═════ Items

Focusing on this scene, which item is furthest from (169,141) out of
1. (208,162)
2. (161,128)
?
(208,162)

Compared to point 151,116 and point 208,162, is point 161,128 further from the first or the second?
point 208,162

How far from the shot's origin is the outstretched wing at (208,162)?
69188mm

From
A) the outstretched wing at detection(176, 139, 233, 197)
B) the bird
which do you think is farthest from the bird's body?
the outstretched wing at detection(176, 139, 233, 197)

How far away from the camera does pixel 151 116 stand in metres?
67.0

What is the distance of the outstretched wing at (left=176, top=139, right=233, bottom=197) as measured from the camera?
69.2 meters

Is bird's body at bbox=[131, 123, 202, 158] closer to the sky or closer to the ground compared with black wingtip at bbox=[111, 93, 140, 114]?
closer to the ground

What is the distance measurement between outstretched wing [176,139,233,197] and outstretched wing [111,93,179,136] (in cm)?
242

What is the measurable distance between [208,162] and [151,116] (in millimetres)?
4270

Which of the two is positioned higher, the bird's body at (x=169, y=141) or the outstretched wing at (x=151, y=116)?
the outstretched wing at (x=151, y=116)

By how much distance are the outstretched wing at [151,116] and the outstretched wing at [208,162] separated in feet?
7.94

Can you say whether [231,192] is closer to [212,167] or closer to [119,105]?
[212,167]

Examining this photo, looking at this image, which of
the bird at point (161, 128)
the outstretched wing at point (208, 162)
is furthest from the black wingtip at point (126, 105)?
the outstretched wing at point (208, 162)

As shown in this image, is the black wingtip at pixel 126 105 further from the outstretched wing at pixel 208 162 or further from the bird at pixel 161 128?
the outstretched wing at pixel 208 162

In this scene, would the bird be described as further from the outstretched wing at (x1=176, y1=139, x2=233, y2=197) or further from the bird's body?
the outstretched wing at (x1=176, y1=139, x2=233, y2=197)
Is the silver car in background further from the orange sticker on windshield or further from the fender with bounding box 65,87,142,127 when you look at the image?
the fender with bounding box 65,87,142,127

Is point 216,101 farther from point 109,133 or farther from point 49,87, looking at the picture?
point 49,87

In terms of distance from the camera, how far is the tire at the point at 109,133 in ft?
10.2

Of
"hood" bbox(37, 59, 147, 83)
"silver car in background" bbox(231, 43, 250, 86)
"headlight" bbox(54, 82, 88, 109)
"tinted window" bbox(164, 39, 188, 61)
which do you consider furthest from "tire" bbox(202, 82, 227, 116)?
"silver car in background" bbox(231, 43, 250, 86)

══════════

_Exercise details_
Reproduce each record exactly, leaving nothing out.

_Written answer_
Focusing on this scene, which item is furthest from (169,141) out of
1. (208,162)
2. (161,128)
?
(208,162)

Compared to point 151,116 and point 208,162, is point 161,128 further from the first or the second?
point 208,162

How far from the shot's origin is the outstretched wing at (208,162)?
69188mm

From
A) the outstretched wing at detection(176, 139, 233, 197)
B) the bird
which do you think is farthest from the bird's body?
the outstretched wing at detection(176, 139, 233, 197)

How far away from the camera does pixel 151 116 stand in metres?
67.0

What is the distance of the outstretched wing at (left=176, top=139, right=233, bottom=197) as measured from the camera?
69.2 meters

Is bird's body at bbox=[131, 123, 202, 158] closer to the sky or closer to the ground compared with black wingtip at bbox=[111, 93, 140, 114]?
closer to the ground

What is the distance measurement between outstretched wing [176,139,233,197] and outstretched wing [111,93,179,136] (in cm)?
242

What is the measurable distance between [208,162] and [151,116] (in millimetres)?
4270

Which of the two is positioned higher, the bird's body at (x=169, y=141) or the outstretched wing at (x=151, y=116)?
the outstretched wing at (x=151, y=116)

By how much distance are the outstretched wing at [151,116] and the outstretched wing at [208,162] separated in feet?
7.94

Can you say whether [231,192] is closer to [212,167] or closer to [119,105]?
[212,167]

Examining this photo, looking at this image, which of
the bird at point (161, 128)
the outstretched wing at point (208, 162)
is furthest from the black wingtip at point (126, 105)?
the outstretched wing at point (208, 162)

As shown in this image, is the black wingtip at pixel 126 105 further from the outstretched wing at pixel 208 162 or further from the bird at pixel 161 128?
the outstretched wing at pixel 208 162

In this scene, would the bird be described as further from the outstretched wing at (x1=176, y1=139, x2=233, y2=197) or further from the bird's body?
the outstretched wing at (x1=176, y1=139, x2=233, y2=197)
Is the silver car in background further from the orange sticker on windshield or further from the fender with bounding box 65,87,142,127 when you look at the image?
the fender with bounding box 65,87,142,127

Is point 216,101 farther from point 109,133 or farther from point 49,87, looking at the picture?
point 49,87

In terms of distance from the camera, how far is the tire at the point at 109,133 in ft?
10.2

Of
"hood" bbox(37, 59, 147, 83)
"silver car in background" bbox(231, 43, 250, 86)
"headlight" bbox(54, 82, 88, 109)
"tinted window" bbox(164, 39, 188, 61)
which do you consider furthest from "tire" bbox(202, 82, 227, 116)?
"silver car in background" bbox(231, 43, 250, 86)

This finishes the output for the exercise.